Raymond et Marie-Thérèse Morizeau se marièrent le 27 novembre 1948

à Prouais (Beauce, Normandie, France)

     Depuis bien longtemps ce voyage est programmé pour une durée de huit jours. Une occasion unique de prendre ensemble nos premières vacances. Enthousiastes, nous acceptons l’invitation de Robert et Nikou, qui nous proposent de venir passer ces congés chez eux. En joignant l’utile à l’agréable, ce sera l’occasion de découvrir une région différente de la nôtre. L’économie de ce pays lorrain est constituée d’un sous-sol riche en charbon de qualité supérieure. Robert, promu ingénieur des mines, est affecté au poste de responsable de la sécurité au bassin minier de Faulquemont, en Moselle, qui dépend du siège de Merlebach.

Avant d’arriver chez le frère de ma femme, notre pérégrination s’échelonne en deux étapes. 

1ère étape chez des cousins parisiens avec une invitation surprise pour voir un challenge de boxe, catégorie « Poids Coqs » au Vélodrome d’Hiver. 

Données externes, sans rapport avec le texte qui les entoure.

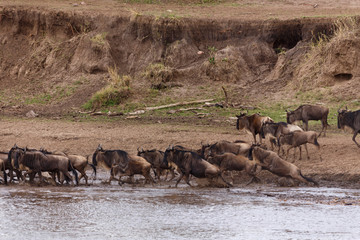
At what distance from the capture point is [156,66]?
2797 cm

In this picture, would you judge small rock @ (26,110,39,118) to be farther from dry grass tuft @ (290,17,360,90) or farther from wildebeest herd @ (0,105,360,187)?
dry grass tuft @ (290,17,360,90)

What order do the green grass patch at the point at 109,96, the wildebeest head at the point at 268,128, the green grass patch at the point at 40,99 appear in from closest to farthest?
the wildebeest head at the point at 268,128 → the green grass patch at the point at 109,96 → the green grass patch at the point at 40,99

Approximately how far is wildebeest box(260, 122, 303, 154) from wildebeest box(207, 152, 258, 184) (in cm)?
252

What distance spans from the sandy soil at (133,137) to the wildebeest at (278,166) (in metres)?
1.00

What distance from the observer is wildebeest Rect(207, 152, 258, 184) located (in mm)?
15656

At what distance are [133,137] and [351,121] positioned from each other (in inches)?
260

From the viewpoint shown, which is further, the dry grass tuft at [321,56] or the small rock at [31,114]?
the dry grass tuft at [321,56]

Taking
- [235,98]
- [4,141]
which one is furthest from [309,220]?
[235,98]

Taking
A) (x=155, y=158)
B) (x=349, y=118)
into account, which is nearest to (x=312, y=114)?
(x=349, y=118)

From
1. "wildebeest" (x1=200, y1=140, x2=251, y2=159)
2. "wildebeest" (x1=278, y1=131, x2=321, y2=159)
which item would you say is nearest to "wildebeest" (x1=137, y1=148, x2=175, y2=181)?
"wildebeest" (x1=200, y1=140, x2=251, y2=159)

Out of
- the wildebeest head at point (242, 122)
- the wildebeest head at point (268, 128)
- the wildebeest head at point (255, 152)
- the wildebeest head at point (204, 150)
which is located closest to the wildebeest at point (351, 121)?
the wildebeest head at point (268, 128)

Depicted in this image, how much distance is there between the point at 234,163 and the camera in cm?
1567

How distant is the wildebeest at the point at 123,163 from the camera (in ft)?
51.8

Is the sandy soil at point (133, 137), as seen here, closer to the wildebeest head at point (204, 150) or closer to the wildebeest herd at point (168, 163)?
the wildebeest herd at point (168, 163)
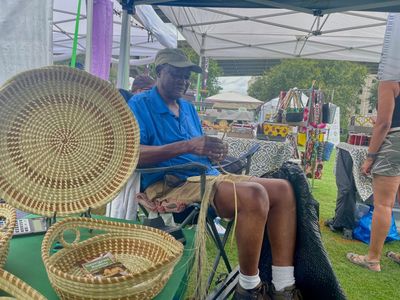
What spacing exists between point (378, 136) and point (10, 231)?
211 cm

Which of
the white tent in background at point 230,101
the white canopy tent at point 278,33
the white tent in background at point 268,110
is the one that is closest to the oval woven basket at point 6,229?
the white canopy tent at point 278,33

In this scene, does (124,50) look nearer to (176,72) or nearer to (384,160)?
(176,72)

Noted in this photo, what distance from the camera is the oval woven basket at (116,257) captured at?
2.42ft

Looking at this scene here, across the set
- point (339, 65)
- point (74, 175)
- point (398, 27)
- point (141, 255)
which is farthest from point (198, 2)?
point (339, 65)

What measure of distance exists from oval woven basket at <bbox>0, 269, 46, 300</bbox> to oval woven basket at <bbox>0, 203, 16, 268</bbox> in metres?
0.22

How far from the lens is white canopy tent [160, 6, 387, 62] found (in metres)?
4.34

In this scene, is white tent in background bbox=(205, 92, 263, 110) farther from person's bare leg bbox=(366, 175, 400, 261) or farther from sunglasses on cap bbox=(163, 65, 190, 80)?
sunglasses on cap bbox=(163, 65, 190, 80)

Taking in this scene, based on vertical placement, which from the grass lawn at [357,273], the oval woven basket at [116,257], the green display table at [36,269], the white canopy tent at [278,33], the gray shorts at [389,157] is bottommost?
the grass lawn at [357,273]

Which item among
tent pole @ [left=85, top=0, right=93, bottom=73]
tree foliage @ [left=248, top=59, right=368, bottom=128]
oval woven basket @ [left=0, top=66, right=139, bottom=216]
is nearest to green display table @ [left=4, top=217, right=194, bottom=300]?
oval woven basket @ [left=0, top=66, right=139, bottom=216]

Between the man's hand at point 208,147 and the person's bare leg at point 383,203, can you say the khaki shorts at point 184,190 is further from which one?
the person's bare leg at point 383,203

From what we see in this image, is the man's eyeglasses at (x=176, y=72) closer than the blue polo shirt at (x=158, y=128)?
No

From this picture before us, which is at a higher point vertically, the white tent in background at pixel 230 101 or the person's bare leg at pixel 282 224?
the white tent in background at pixel 230 101

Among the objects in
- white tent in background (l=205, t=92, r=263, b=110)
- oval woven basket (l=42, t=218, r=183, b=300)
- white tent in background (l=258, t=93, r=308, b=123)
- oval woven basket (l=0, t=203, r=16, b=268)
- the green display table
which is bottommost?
the green display table

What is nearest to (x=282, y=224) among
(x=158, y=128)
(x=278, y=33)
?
(x=158, y=128)
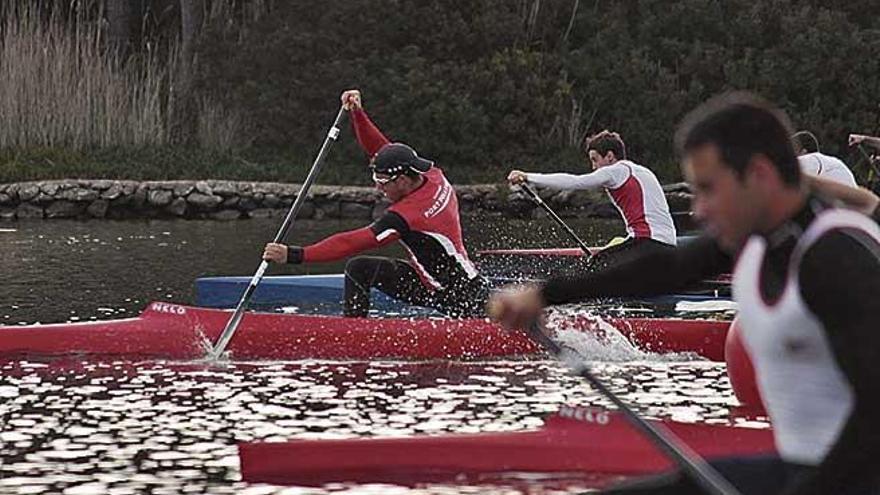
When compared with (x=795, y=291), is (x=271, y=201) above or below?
A: below

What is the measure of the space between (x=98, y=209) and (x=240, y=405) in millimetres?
15572

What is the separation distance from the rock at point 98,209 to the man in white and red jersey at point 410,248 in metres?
13.6

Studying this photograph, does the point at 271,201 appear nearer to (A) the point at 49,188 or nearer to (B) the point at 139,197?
(B) the point at 139,197

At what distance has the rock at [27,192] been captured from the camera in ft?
76.1

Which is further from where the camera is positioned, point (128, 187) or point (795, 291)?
point (128, 187)

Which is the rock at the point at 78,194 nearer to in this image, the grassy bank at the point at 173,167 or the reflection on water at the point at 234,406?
the grassy bank at the point at 173,167

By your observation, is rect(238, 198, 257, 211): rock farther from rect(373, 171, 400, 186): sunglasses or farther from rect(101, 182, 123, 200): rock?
rect(373, 171, 400, 186): sunglasses

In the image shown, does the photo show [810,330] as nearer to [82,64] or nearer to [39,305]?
[39,305]

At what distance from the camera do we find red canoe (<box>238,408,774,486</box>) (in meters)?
6.43

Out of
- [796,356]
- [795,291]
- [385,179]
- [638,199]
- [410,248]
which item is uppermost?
[795,291]

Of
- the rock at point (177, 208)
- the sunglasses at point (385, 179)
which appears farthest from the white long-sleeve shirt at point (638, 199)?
the rock at point (177, 208)

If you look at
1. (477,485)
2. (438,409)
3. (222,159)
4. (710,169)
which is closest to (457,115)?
(222,159)

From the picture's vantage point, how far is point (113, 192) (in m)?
23.7

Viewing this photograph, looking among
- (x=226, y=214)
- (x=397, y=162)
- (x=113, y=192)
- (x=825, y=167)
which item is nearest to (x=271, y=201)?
(x=226, y=214)
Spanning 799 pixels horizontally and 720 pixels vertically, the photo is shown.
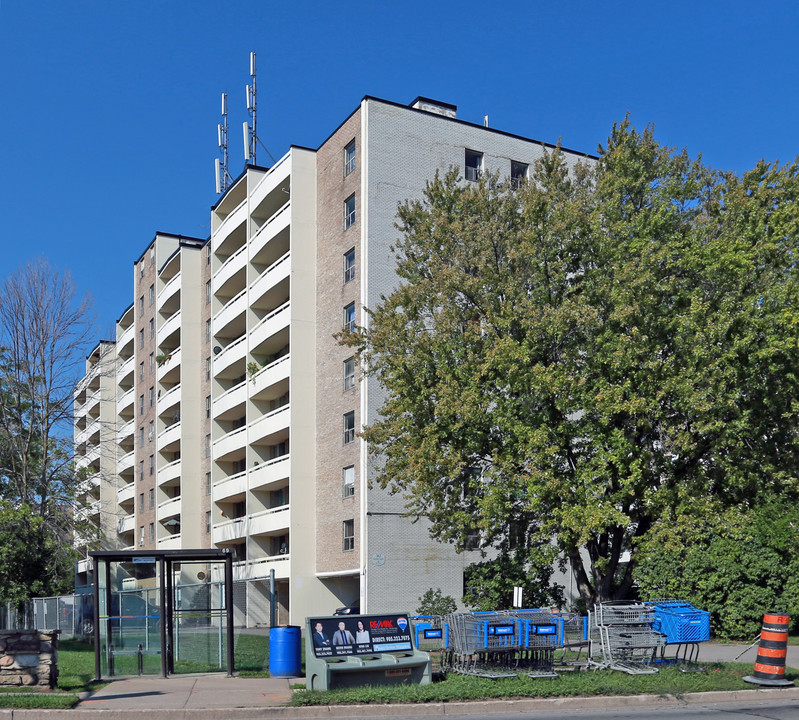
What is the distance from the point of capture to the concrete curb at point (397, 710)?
42.8 ft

(…) En rentrant dans ce grand hémicycle, nous observons une salle à demi-pleine, composée de jeunes surexcités. Le vacarme atteint son paroxysme quand les boxeurs montent sur le ring. Avec violence, le combat commence. Bientôt l’un des adversaires tombe KO. Aussitôt l’arbitre entame le compte à rebours en frappant de sa main sur le sol. Quand soudain, mû par un puissant ressort, d’un seul bond le boxeur reprend sa place de décochant de violents crochets de son poing droit. Les hurlements des supporters nous font froid dans le dos : du sang ! du sang ! du sang !

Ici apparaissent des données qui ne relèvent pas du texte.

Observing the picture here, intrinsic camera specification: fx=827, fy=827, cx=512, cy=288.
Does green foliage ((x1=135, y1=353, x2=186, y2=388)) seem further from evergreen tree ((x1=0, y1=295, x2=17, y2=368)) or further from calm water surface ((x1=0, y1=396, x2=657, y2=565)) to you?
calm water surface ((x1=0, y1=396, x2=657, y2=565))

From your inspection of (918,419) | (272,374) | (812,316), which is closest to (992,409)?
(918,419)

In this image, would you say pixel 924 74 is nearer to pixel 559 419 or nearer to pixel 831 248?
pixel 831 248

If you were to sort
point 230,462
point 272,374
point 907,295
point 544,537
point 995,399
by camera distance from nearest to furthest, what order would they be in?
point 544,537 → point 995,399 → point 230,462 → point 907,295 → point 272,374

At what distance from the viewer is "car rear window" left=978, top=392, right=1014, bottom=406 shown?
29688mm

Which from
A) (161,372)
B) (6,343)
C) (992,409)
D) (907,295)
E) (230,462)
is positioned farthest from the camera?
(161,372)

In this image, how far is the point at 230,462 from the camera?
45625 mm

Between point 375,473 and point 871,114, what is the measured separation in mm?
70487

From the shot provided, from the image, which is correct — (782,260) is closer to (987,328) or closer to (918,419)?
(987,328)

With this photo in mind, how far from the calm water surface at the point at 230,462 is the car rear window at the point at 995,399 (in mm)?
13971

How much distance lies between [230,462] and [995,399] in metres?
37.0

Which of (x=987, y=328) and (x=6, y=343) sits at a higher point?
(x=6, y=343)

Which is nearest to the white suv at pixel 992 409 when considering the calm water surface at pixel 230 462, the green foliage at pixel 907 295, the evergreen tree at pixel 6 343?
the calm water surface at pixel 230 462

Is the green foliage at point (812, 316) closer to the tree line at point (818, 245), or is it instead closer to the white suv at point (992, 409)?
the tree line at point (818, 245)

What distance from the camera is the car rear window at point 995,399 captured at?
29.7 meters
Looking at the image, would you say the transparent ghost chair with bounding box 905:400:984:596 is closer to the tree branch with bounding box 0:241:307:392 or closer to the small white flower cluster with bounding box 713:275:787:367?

Décidément depuis vingt siècles le monde n’a pas changé ! Ce spectacle rappelle étrangement les jeux du cirque de la Rome antique où, pour satisfaire une populace assoifée de sang, on jetait les chrétiens aux lions.

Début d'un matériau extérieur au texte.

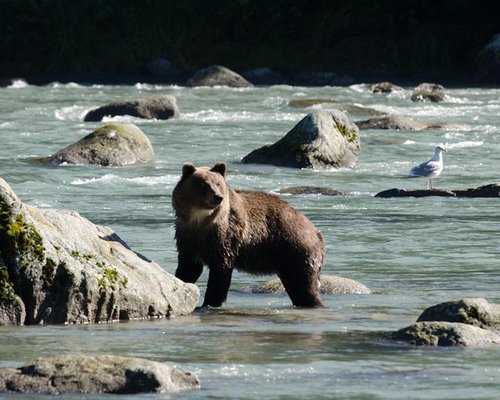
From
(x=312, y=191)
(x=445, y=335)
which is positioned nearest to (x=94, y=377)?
(x=445, y=335)

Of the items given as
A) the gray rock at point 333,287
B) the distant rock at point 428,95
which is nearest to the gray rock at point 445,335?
the gray rock at point 333,287

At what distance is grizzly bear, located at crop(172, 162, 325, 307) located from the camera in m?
10.2

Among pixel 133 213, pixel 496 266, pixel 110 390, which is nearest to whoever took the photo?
pixel 110 390

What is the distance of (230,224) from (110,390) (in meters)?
3.31

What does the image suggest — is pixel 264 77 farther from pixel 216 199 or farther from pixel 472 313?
pixel 472 313

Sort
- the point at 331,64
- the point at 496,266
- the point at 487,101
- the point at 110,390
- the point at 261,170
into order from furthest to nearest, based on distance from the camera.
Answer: the point at 331,64
the point at 487,101
the point at 261,170
the point at 496,266
the point at 110,390

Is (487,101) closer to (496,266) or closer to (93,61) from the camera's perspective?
(93,61)

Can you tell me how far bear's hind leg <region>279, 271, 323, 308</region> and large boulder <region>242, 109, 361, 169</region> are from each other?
11.4 m

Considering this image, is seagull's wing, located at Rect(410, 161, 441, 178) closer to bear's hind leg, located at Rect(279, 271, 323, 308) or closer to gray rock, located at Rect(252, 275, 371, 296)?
gray rock, located at Rect(252, 275, 371, 296)

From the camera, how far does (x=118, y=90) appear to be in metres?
39.5

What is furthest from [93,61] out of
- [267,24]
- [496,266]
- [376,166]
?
[496,266]

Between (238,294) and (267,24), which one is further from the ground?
(267,24)

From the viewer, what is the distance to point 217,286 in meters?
10.4

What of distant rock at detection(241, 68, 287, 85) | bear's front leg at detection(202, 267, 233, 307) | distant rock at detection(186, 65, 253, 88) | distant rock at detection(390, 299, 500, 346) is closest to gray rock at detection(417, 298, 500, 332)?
distant rock at detection(390, 299, 500, 346)
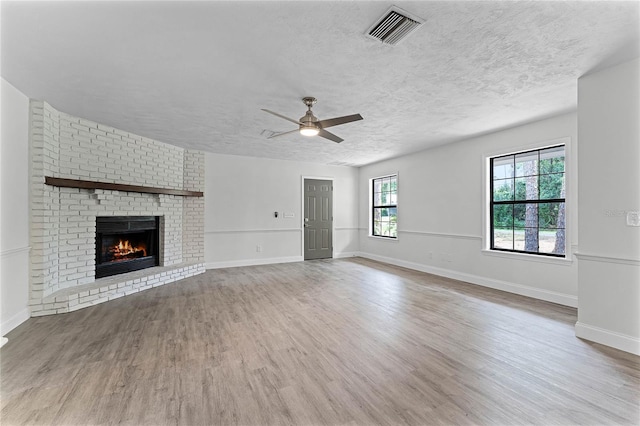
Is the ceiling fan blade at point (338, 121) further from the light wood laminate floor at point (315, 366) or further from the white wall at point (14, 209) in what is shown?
the white wall at point (14, 209)

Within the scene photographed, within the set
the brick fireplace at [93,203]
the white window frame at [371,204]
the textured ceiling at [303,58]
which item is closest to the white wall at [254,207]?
the brick fireplace at [93,203]

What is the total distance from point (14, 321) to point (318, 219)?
5592 mm

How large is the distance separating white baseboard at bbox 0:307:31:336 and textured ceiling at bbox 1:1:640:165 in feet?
8.01

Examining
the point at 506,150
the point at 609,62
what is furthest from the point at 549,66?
the point at 506,150

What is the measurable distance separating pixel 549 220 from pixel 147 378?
5064 millimetres

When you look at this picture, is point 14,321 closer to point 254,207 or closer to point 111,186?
point 111,186

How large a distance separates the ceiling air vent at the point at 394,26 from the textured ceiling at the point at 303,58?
0.05 m

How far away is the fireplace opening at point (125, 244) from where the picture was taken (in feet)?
14.6

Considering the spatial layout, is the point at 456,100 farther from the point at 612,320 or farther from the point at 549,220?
the point at 612,320

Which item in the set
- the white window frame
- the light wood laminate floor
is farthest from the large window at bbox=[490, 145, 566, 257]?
the white window frame

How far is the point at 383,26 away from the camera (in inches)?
79.1

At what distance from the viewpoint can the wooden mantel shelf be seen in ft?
12.0

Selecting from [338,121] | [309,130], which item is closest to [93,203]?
[309,130]

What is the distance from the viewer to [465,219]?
513 cm
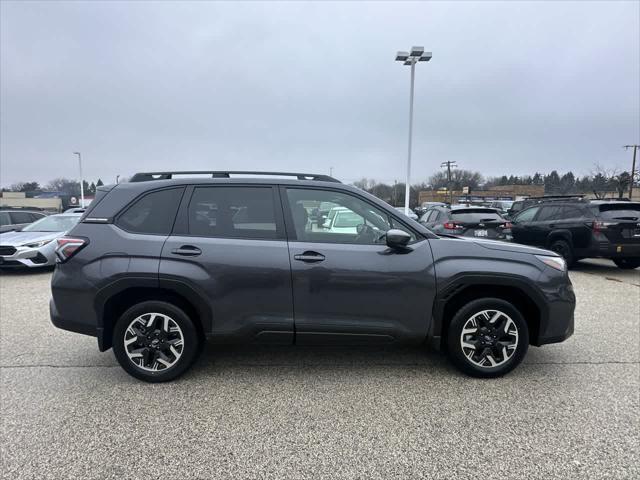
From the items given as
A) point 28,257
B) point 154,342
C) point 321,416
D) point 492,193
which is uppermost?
point 492,193

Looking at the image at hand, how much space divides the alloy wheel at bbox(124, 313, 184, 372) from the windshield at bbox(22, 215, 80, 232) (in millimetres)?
8278

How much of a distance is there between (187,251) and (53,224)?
30.3 feet

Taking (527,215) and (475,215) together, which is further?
(527,215)

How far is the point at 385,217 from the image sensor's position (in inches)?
140

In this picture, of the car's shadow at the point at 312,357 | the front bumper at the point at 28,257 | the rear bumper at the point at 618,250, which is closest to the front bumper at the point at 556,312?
the car's shadow at the point at 312,357

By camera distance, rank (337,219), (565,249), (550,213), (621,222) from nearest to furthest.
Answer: (337,219) < (621,222) < (565,249) < (550,213)

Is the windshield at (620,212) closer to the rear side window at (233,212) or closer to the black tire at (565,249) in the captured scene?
the black tire at (565,249)

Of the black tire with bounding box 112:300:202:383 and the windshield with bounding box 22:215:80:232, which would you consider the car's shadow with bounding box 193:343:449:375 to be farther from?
the windshield with bounding box 22:215:80:232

Voyant notre dégoût pour ce spectacle barbare, notre cousin, fort contrarié par ce match, nous entraîne vers la sortie. Rentrés à l’appartement en silence, nous souhaitons bonne nuit au cousin Paul. C’est dans un divan déployé dans la salle à manger que nous allons dormir et reprendre des forces.

Demain à 8h30, gare de l’Est, nous prendrons le train en direction de Remiremont via Lure. 

                             Etape technique à Lure 

         (…) Voilà deux heures que le voyage se poursuit en direction de l’Est. Soudain, les voyageurs notent un ralentissement du convoi. Nous approchons de la gare de Lure où un arrêt de dix minutes est prévu. Les panneaux défilent puis, après un freinage suivi de secousses brutales, le convoi s’immobilise. Sur le quai un employé s’égosille :

-   Les voyageurs en transit pour Remiremont, Epinal, Nancy et Metz descendent de voiture. Deux heures d’attente.

Mettant à profit ce délai imprévu, nous choississons de visiter cette petite ville de Haute-Saône encore marquée par les affres de la guerre. Des maisons sont détruites, les chaussées en triste état et beaucoup d’ouvrages du génie civil sont remplacés par des barquements. Tranquillement, en revenant vers la gare, nous passons devant le cimetière. Poussant la porte, nous entrons. Intrigués par un drapeau fixé au bout de sa hampe et battant au vent, nous sommes impressionnés par l’importance de la section militaire de cette nécropole où reposent, derrière leur croix de bois, des morts pour la France de 14-18 et de 39-45.

Au libre service du buffet de la gare, nous achetons deux bons sandwichs que nous dégustons de bon appétit en savourant, par petites gorgées, un café bien chaud.
        Entré en gare, le train en partance pour Metz, attend les voyageurs. Pressant le pas, nous trouvons des places assises dans la voiture de tête.
        Au coup de sifflet strident du chef de gare, les portes claquent et le train s’élance vers notre prochaine station : Remiremont, le pays de Bernard Couval.
                           
2ème étape, 3ème étape, 4ème étape

                      Raconté par Raymond Morizeau (posté le 20-06-2008)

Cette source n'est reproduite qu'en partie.